- _What is required_
A faithful copy of all the data below, please; leave no line out.

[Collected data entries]
#####
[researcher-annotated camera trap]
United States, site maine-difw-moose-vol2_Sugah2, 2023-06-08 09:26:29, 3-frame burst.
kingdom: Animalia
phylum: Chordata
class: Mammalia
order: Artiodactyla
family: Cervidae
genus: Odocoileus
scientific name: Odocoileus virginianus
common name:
#####
- _Exercise solution_
[researcher-annotated camera trap]
United States, site maine-difw-moose-vol2_Sugah2, 2023-06-08 09:26:29, 3-frame burst.
kingdom: Animalia
phylum: Chordata
class: Mammalia
order: Artiodactyla
family: Cervidae
genus: Odocoileus
scientific name: Odocoileus virginianus
common name:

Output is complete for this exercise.